-- Start of Text to read --

THE INFORMATION CONTAINED WITHIN THIS ANNOUNCEMENT IS DEEMED BY THE COMPANY TO
CONSTITUTE INSIDE INFORMATION AS STIPULATED UNDER THE MARKET ABUSE REGULATION
(EU) NO. 596/2014 AS IT FORMS PART OF UK DOMESTIC LAW PURSUANT TO THE EUROPEAN
UNION (WITHDRAWAL) ACT 2018, AS AMENDED. UPON THE PUBLICATION OF THIS
ANNOUNCEMENT VIA A REGULATORY INFORMATION SERVICE, THIS INFORMATION IS
CONSIDERED TO BE IN THE PUBLIC DOMAIN.

27 February 2024

 

Angus Energy Plc

("Angus Energy", the "Company" or together with its subsidiaries, the "Group")

(AIM:ANGS)

 

 

Notice of General Meeting ("GM")

 

The Company announces that is has today posted a Circular to Shareholders
convening a General Meeting ("GM") to be held at the offices of Fieldfisher
LLP, 9th Floor, Riverbank House, 2 Swan Lane, London, EC4R 3TT on Thursday 14
March 2024 at 11.00 a.m (the "Circular"). A copy of the Circular is also
available from the Company's website, www.angusenergy.co.uk
(http://www.angusenergy.co.uk) .

 

Extracts from the Circular are set out below including the background:

 

General Meeting

 

1.         Introduction

On 22 February 2024, Angus Energy PLC (the "Company") announced that, further
to agreeing terms with a subsidiary of Trafigura Group PTE Ltd ("Trafigura")
for a refinancing of its existing debt, it has signed definitive loan
documentation which allowed it to draw down in full on the £20 million loan
facility (the "Facility") with Trafigura (the "Announcement"). The existing
senior debt of £4.56 million was transferred to Trafigura, and the proceeds
of the Facility will be applied to repay the bridge facility of £6 million
(the "Bridge Facility"), and £1.75 million of the original £6.25 million
deferred consideration due to Forum Energy Services Limited ("Forum") from the
sale of Saltfleetby Energy Limited's 49% interest in the Saltfleetby Field to
the Company in 2022 (the "Saltfleetby Sale"). The balance of funds from the
Facility will be used to pay legacy creditors and invest in wells and
equipment to increase gas production from Saltfleetby and restart oil
production from the Brockham Field in Southern England.

Revenue Share Agreements

As part of the senior debt facility secured in 2021 to redevelop the
Saltfleetby Field, under separate revenue share agreements (the "Revenue Share
Agreements") made on 17 May 2021 with, among others, (1) Mercuria Energy
Trading S.A. ("Mercuria"), (2) Aleph Saltfleetby Ltd ("Aleph Saltfleetby") and
(3) Aleph Energy Ltd ("Aleph") (together the "Royalty Holders") the Company
acquired commitments to pay royalties to the lenders from the three current
producing wells on repayment of that part of the debt associated with the
construction of field facilities.

Under deeds of variation to the Revenue Share Agreements (the "Deeds of
Variation"), each entered into on 22 February 2024, it has been agreed with
the Royalty Holders that, until June 2025, the respective royalties due under
the Revenue Share Agreements will be settled either in cash or through the
issue of new ordinary shares of £0.002 each in the capital of the Company
("Ordinary Shares") at a 15% discount to the 30 day volume weighted average
price.

-- End of Text to read --

_Challenges:_
A. List the companies that the Angus Energy announcement names together as the "Royalty Holders."
B. Using the Angus Energy announcement, answer these:
(i) On what day and at what time will the General Meeting be held?
(ii) How large is the loan facility with Trafigura?
(iii) At what discount may new Ordinary Shares be issued to settle royalties?
C. Write the next part of the Angus Energy announcement, picking up after its last sentence.

-- Start of Material --

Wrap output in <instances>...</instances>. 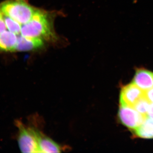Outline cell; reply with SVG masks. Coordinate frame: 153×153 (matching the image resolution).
<instances>
[{"mask_svg": "<svg viewBox=\"0 0 153 153\" xmlns=\"http://www.w3.org/2000/svg\"><path fill=\"white\" fill-rule=\"evenodd\" d=\"M52 14L37 9L32 19L22 27L21 35L28 38H38L46 41L57 39Z\"/></svg>", "mask_w": 153, "mask_h": 153, "instance_id": "6da1fadb", "label": "cell"}, {"mask_svg": "<svg viewBox=\"0 0 153 153\" xmlns=\"http://www.w3.org/2000/svg\"><path fill=\"white\" fill-rule=\"evenodd\" d=\"M36 10L26 0H9L0 4V10L4 15L23 25L30 22Z\"/></svg>", "mask_w": 153, "mask_h": 153, "instance_id": "7a4b0ae2", "label": "cell"}, {"mask_svg": "<svg viewBox=\"0 0 153 153\" xmlns=\"http://www.w3.org/2000/svg\"><path fill=\"white\" fill-rule=\"evenodd\" d=\"M16 123L19 129L17 139L21 152L23 153H39L34 128L28 127L19 120L16 121Z\"/></svg>", "mask_w": 153, "mask_h": 153, "instance_id": "3957f363", "label": "cell"}, {"mask_svg": "<svg viewBox=\"0 0 153 153\" xmlns=\"http://www.w3.org/2000/svg\"><path fill=\"white\" fill-rule=\"evenodd\" d=\"M146 97V91L131 82L122 89L120 97V105L134 108L139 101Z\"/></svg>", "mask_w": 153, "mask_h": 153, "instance_id": "277c9868", "label": "cell"}, {"mask_svg": "<svg viewBox=\"0 0 153 153\" xmlns=\"http://www.w3.org/2000/svg\"><path fill=\"white\" fill-rule=\"evenodd\" d=\"M119 117L124 125L135 130L143 123L148 116L139 112L133 108L120 105Z\"/></svg>", "mask_w": 153, "mask_h": 153, "instance_id": "5b68a950", "label": "cell"}, {"mask_svg": "<svg viewBox=\"0 0 153 153\" xmlns=\"http://www.w3.org/2000/svg\"><path fill=\"white\" fill-rule=\"evenodd\" d=\"M34 130L38 141L39 153L61 152V148L57 143L37 129L34 128Z\"/></svg>", "mask_w": 153, "mask_h": 153, "instance_id": "8992f818", "label": "cell"}, {"mask_svg": "<svg viewBox=\"0 0 153 153\" xmlns=\"http://www.w3.org/2000/svg\"><path fill=\"white\" fill-rule=\"evenodd\" d=\"M145 91L153 88V72L144 69H139L136 72L133 82Z\"/></svg>", "mask_w": 153, "mask_h": 153, "instance_id": "52a82bcc", "label": "cell"}, {"mask_svg": "<svg viewBox=\"0 0 153 153\" xmlns=\"http://www.w3.org/2000/svg\"><path fill=\"white\" fill-rule=\"evenodd\" d=\"M44 40L38 38H28L22 36L18 38L16 51H30L40 49L44 46Z\"/></svg>", "mask_w": 153, "mask_h": 153, "instance_id": "ba28073f", "label": "cell"}, {"mask_svg": "<svg viewBox=\"0 0 153 153\" xmlns=\"http://www.w3.org/2000/svg\"><path fill=\"white\" fill-rule=\"evenodd\" d=\"M16 34L5 31L0 35V51H16L18 38Z\"/></svg>", "mask_w": 153, "mask_h": 153, "instance_id": "9c48e42d", "label": "cell"}, {"mask_svg": "<svg viewBox=\"0 0 153 153\" xmlns=\"http://www.w3.org/2000/svg\"><path fill=\"white\" fill-rule=\"evenodd\" d=\"M137 136L144 139H153V119L148 117L142 124L134 130Z\"/></svg>", "mask_w": 153, "mask_h": 153, "instance_id": "30bf717a", "label": "cell"}, {"mask_svg": "<svg viewBox=\"0 0 153 153\" xmlns=\"http://www.w3.org/2000/svg\"><path fill=\"white\" fill-rule=\"evenodd\" d=\"M4 15L6 27L8 30L16 35L20 34L21 32L22 27L21 24L13 19H11L10 17Z\"/></svg>", "mask_w": 153, "mask_h": 153, "instance_id": "8fae6325", "label": "cell"}, {"mask_svg": "<svg viewBox=\"0 0 153 153\" xmlns=\"http://www.w3.org/2000/svg\"><path fill=\"white\" fill-rule=\"evenodd\" d=\"M152 103L148 98L143 99L139 101L134 107V108L139 112L148 115V113Z\"/></svg>", "mask_w": 153, "mask_h": 153, "instance_id": "7c38bea8", "label": "cell"}, {"mask_svg": "<svg viewBox=\"0 0 153 153\" xmlns=\"http://www.w3.org/2000/svg\"><path fill=\"white\" fill-rule=\"evenodd\" d=\"M7 27L4 19V15L0 10V35L5 31Z\"/></svg>", "mask_w": 153, "mask_h": 153, "instance_id": "4fadbf2b", "label": "cell"}, {"mask_svg": "<svg viewBox=\"0 0 153 153\" xmlns=\"http://www.w3.org/2000/svg\"><path fill=\"white\" fill-rule=\"evenodd\" d=\"M146 96L148 99L152 103L153 102V88L147 91Z\"/></svg>", "mask_w": 153, "mask_h": 153, "instance_id": "5bb4252c", "label": "cell"}, {"mask_svg": "<svg viewBox=\"0 0 153 153\" xmlns=\"http://www.w3.org/2000/svg\"><path fill=\"white\" fill-rule=\"evenodd\" d=\"M148 115L149 116V117L153 119V102L151 103L149 109L148 111Z\"/></svg>", "mask_w": 153, "mask_h": 153, "instance_id": "9a60e30c", "label": "cell"}]
</instances>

-- End of Material --

_Task answers:_
A.
Mercuria Energy Trading S.A. ("Mercuria")
Aleph Saltfleetby Ltd ("Aleph Saltfleetby")
Aleph Energy Ltd ("Aleph")

B.
(i) Thursday 14 March 2024 at 11.00 a.m.
(ii) £20 million.
(iii) A 15% discount to the 30 day volume weighted average price.

C.
Forum

Under the terms of a deed entered into on 22 February 2024 between, among
others, Forum and the Company (the "Forum Deed"), it has been agreed to vary
the terms of the Saltfleetby Sale such that, of the remaining deferred
consideration:

£400,000 is due on 30 June 2024;

further payments of £300,000 each are due on each calendar quarter from and
including 30 September 2024 to and including 31 March 2025; and

the balance of £1,586,705 is due on 30 June 2025.

Under the terms of the Forum Deed, should the Company fail to make any of the
above cash payments, Forum can instead elect to receive such payment in new
Ordinary Shares issued at a 15% discount to the 30 day volume weighted average
price.

Fee agreement

Under the terms of an agreement made on 22 February 2024 between (1) the
Company, (2) Aleph Commodities Limited ("ACL") and (3) Aleph Finance Limited
("AFL") (the "ACL and AFL Agreement"):

(a)          ACL will receive a fee for structuring and assistance in
securing the Facility of £750,000, to be satisfied by the issue of
187,500,000 new Ordinary Shares at 0.40 pence per share;

AFL, as the provider of the Bridge Facility, will receive in aggregate
£256,052, to be satisfied by the issue of 64,013,000 new Ordinary Shares to
ACL at 0.40 pence per share; and

a further amount of new Ordinary Shares representing accrued interest will be
issued to ACL.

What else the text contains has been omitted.